One consequence of poorly-behaved tenants is that they can starve out other well-behaved tenants if controls are not put in place to limit consumption of resources, which often they are not. The reason why limits are often not either enforced or implemented is because the implementors believe they can scale up and out to meet the demand. After all, this is the promise of cloud computing.
However, not all resources scale equally and all re-allocations out of the pool could negatively impact other tenants' ability to scale. One area where this is often forgotten is in network bandwidth. While it's possible to control how much CPU time or memory a given machine instance can use, it is more difficult to control how much network bandwidth the processes of a particular tenant will use. Hence, one client could cause a denial of service attack accidentally for co-residing tenants if they are all sharing the same network adapter or running on the same switch.
What cloud service providers often forget is that everything in the cloud uses the network bandwidth. That means in addition to your satisfying client requests, those same client requests often generate additional traffic. This traffic may be communications with the storage network, database and application servers, or even the hypervisor substrate reallocating and re-balancing loads. At the end of the day, the physical limitations of the network are limited even in the case of fiber-based connections, which are great for internal communication, but rarely extended end-to-end. In the end, rarely does anyone measure or understand the aggregate network load caused by a single tenant in a multi-tenant architecture and in some cases it may not even be possible to directly assess a particular network load to a single tenants use.

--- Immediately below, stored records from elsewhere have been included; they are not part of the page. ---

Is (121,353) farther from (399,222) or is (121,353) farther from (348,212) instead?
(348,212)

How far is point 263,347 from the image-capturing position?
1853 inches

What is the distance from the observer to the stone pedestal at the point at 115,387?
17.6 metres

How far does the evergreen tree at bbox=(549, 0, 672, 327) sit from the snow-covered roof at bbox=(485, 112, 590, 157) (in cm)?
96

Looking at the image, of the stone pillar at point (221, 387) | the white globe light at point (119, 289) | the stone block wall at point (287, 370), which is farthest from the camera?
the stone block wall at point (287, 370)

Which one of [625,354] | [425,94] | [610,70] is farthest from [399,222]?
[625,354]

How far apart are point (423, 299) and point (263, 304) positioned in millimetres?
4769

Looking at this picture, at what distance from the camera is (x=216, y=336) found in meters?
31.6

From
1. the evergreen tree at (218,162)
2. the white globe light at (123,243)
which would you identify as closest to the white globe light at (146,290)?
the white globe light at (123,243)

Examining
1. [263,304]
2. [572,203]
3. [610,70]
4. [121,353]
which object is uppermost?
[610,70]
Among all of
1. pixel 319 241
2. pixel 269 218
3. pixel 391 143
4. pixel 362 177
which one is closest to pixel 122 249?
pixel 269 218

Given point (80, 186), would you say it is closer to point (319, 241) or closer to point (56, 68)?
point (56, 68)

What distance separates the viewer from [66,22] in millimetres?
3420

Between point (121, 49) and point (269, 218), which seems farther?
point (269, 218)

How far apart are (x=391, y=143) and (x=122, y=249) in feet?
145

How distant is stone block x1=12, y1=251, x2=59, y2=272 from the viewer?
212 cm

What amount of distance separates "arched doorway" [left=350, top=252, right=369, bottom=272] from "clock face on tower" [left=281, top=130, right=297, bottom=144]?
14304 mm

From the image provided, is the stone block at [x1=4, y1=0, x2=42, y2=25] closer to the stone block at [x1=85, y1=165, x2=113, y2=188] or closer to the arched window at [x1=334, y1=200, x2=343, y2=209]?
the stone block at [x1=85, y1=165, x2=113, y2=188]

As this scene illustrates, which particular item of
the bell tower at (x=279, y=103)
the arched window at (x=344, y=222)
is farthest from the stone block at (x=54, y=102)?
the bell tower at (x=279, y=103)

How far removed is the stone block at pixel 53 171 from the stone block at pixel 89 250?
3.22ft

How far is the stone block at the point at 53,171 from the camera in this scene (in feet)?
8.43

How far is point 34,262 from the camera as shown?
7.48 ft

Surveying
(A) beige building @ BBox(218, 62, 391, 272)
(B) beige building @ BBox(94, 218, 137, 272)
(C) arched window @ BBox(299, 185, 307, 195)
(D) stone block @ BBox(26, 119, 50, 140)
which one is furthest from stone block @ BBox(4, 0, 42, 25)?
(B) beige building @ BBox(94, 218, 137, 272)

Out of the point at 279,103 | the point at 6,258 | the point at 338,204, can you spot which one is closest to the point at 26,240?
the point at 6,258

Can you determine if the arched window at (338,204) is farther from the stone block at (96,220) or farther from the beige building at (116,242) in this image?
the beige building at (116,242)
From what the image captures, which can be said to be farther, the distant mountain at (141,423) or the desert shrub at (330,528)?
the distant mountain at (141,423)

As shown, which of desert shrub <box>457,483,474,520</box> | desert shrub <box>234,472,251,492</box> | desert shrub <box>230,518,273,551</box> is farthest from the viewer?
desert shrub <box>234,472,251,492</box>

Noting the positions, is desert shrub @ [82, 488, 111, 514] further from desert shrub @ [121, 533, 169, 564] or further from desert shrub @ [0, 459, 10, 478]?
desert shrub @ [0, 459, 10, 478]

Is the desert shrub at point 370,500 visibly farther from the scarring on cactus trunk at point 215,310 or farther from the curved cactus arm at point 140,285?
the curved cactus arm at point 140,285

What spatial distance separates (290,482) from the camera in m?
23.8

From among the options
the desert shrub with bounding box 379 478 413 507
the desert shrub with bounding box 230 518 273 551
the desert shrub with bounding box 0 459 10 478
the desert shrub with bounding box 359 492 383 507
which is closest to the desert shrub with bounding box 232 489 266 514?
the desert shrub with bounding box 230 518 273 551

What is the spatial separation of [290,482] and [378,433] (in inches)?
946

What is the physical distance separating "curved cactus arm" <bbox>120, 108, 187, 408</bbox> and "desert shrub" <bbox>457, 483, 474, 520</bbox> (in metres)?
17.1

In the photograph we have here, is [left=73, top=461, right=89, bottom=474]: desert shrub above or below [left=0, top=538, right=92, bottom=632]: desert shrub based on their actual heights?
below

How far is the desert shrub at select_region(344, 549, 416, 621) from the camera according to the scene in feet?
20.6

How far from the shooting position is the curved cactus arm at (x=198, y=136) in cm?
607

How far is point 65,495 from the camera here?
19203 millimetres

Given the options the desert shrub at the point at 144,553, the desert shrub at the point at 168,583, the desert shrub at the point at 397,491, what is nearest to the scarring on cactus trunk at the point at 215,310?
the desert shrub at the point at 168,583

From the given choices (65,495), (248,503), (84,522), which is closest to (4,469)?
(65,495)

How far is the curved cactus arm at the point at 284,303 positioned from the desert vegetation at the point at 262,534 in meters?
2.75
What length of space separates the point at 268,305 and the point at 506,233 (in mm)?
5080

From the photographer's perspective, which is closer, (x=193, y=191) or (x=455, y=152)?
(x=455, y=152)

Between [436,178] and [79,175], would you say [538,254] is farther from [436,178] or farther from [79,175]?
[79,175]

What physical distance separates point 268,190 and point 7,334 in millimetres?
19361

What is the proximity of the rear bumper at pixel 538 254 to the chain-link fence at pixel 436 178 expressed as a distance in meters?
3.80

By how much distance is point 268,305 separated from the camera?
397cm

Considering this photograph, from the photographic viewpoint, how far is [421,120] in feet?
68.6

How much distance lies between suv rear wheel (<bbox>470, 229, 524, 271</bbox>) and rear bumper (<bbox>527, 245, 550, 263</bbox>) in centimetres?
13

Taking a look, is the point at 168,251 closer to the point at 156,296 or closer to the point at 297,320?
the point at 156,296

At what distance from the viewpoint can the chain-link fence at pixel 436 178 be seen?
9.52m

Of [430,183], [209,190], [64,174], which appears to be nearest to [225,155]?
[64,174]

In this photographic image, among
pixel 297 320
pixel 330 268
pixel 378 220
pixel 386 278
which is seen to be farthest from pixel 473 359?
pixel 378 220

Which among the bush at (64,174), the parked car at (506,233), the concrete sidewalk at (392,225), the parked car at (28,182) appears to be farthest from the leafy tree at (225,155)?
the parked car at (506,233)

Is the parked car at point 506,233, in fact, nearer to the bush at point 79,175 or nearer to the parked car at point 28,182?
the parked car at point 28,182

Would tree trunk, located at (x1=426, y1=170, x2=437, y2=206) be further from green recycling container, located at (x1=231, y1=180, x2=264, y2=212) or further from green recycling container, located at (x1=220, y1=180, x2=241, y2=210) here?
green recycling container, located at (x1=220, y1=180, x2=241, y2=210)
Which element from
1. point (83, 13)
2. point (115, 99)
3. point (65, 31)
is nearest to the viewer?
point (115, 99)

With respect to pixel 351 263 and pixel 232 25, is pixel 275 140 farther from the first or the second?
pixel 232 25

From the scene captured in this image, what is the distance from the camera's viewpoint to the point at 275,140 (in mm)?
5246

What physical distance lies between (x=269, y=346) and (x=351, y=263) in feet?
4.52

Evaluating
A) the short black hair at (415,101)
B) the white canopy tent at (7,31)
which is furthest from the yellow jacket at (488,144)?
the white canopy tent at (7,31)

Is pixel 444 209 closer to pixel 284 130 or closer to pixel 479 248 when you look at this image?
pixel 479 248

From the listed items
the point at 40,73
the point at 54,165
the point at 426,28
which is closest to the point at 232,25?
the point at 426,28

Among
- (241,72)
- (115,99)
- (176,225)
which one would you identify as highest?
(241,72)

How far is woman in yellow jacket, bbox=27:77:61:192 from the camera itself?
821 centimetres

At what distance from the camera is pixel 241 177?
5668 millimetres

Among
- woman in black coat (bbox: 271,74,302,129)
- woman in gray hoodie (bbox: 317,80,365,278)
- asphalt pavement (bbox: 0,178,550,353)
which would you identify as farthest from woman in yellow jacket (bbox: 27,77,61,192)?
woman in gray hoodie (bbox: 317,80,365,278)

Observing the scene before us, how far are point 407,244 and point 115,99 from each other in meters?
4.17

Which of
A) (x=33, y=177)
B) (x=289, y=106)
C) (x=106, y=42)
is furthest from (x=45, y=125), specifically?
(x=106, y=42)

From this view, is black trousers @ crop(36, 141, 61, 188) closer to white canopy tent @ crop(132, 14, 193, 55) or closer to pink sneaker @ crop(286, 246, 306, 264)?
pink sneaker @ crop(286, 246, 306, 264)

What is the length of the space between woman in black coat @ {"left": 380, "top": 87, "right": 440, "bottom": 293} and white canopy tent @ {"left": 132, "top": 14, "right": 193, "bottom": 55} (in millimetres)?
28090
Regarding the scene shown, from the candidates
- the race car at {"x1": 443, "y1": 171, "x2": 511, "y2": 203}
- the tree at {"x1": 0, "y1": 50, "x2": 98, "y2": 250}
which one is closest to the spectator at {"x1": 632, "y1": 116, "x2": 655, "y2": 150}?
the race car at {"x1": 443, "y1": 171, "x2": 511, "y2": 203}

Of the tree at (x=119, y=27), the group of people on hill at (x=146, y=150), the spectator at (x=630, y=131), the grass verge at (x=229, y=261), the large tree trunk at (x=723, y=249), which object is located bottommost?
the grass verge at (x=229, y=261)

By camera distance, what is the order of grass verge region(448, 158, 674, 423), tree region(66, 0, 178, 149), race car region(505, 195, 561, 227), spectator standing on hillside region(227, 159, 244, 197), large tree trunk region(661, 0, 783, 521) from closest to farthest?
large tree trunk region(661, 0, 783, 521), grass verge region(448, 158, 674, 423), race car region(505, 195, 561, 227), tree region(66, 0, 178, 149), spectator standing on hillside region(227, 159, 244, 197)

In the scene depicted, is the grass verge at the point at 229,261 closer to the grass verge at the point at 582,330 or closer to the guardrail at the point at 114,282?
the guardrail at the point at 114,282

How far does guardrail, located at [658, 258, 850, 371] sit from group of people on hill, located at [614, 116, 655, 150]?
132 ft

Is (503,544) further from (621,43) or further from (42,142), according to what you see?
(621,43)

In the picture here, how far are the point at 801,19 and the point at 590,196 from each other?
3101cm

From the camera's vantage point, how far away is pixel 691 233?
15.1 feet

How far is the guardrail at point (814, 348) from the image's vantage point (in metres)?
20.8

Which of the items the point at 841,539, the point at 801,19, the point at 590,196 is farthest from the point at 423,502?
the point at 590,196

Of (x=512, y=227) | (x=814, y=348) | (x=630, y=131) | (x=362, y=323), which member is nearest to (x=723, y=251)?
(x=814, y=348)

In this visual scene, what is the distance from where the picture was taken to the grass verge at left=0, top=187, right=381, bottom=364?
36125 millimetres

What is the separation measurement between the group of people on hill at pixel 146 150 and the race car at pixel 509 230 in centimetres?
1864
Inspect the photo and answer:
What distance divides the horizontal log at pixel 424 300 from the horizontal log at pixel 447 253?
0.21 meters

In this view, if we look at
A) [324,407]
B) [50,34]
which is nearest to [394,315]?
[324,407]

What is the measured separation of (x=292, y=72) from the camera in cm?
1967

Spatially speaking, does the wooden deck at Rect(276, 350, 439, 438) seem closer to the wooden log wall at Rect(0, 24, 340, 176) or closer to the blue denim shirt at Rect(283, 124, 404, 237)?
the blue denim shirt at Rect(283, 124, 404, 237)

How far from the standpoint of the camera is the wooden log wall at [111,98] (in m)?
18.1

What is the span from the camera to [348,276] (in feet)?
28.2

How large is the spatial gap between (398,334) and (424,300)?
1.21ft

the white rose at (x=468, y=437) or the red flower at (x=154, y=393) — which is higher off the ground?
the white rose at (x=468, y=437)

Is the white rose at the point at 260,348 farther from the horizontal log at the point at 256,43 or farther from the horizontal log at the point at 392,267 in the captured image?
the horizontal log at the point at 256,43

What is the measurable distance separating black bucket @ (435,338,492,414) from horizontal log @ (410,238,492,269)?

Beyond the obvious possible performance impact, why does this matter? When designing solutions for the cloud, it is imperative that you test your production environment's real operating performance and not rely on the specifications provided by the cloud provider. Your machine instance with two-cores operating at 2.5Ghz, 2048 megabytes of RAM, 500 gigabytes of disk space and 1 gigabyte network adapter does not equate 1:1 in performance. You will need to instrument your application running in this environment and not assume that it will operate as it did in the test environment or, if migrating, the way it ran on your prior infrastructure. This means obtaining average IOPS for storage, average bandwidth over a reasonable usage period, and response times around key processes.